The company wants to boost its rice trading volumes to between 2 million metric tons and 2.2 million metric tons over the next three to four years, Chairman Gaurav Dhawan said in a phone interview. That compares with 1.5 million tons this year. The company says it is already one of the top three rice traders globally.

Increasing incomes and changing food habits in Africa have created an opportunity for the company to increase sales of its flagship Happy Family brand rice, Dhawan said. Much of the planned increase in Phoenix’s supply will come from India, the world’s biggest exporter, he said. It will be supplemented by rice from Pakistan, Thailand and Vietnam.

Phoenix Looks to India to Feed Africa as Part of Rice Expansion

While global rice trading is dwarfed by corn and wheat, it is a staple food for more than half the world’s population. Worldwide exports in 2018 will hold near this year’s record 45.7 million tons, on expanding consumption in Africa and the Middle East, the U.S. Department of Agriculture estimated in November. Sub-Saharan Africa accounts for about 30 percent of global imports.
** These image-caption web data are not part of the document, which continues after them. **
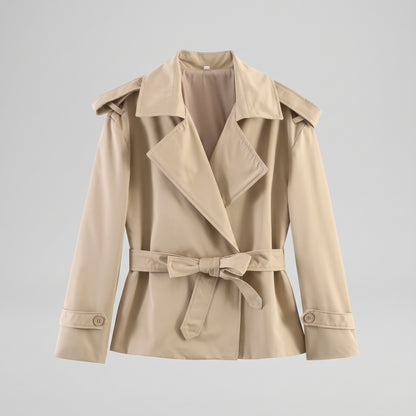 Short Belted Trench Coat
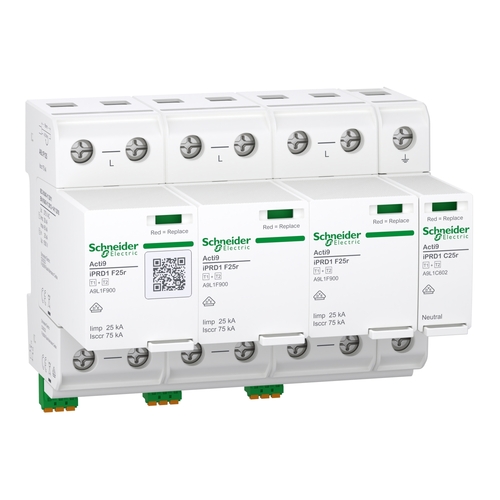Schneider Electric Kombiableiter Acti9 iPRD1 F25r 25kA limp 3P+N A9L1F625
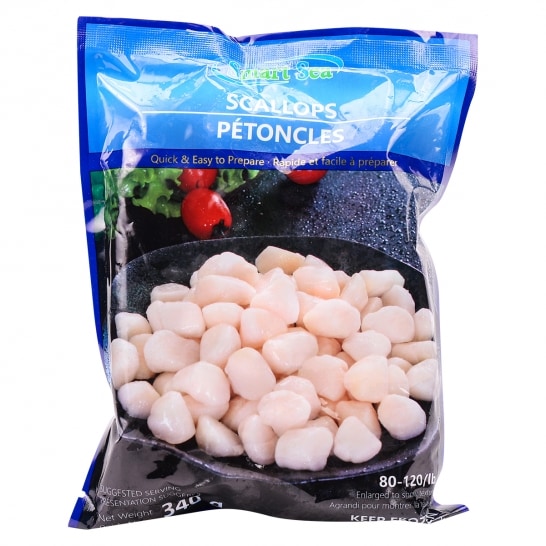 Frozen Bay Scallops 80/120 T&T Supermarket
Phoenix, which began as a rice trader in 2000, expects to generate $1.3 billion in annual rice sales over the next three to five years, Dhawan said. That compares with projected total revenue of $4 billion. It recently secured a S$275 million ($203 million) borrowing facility that will give it more flexibility to buy rice in Asia and distribute it in Africa.

The company plans to spend $300 million over the next five years, mostly on increasing processing and production, as well as expanding into farming in Africa, Kazakhstan and Ukraine, Dhawan said. Phoenix operates in 22 countries in 10 businesses including grains, sugar and coal with total supply chain volume of 11 million tons.

Louis Dreyfus Co. is estimated to be the world’s largest rice trader with volumes of about 2.6 million tons a year and Olam International Ltd. is estimated to sell about 1.7 million tons, according to California-based researcher the Rice Trader.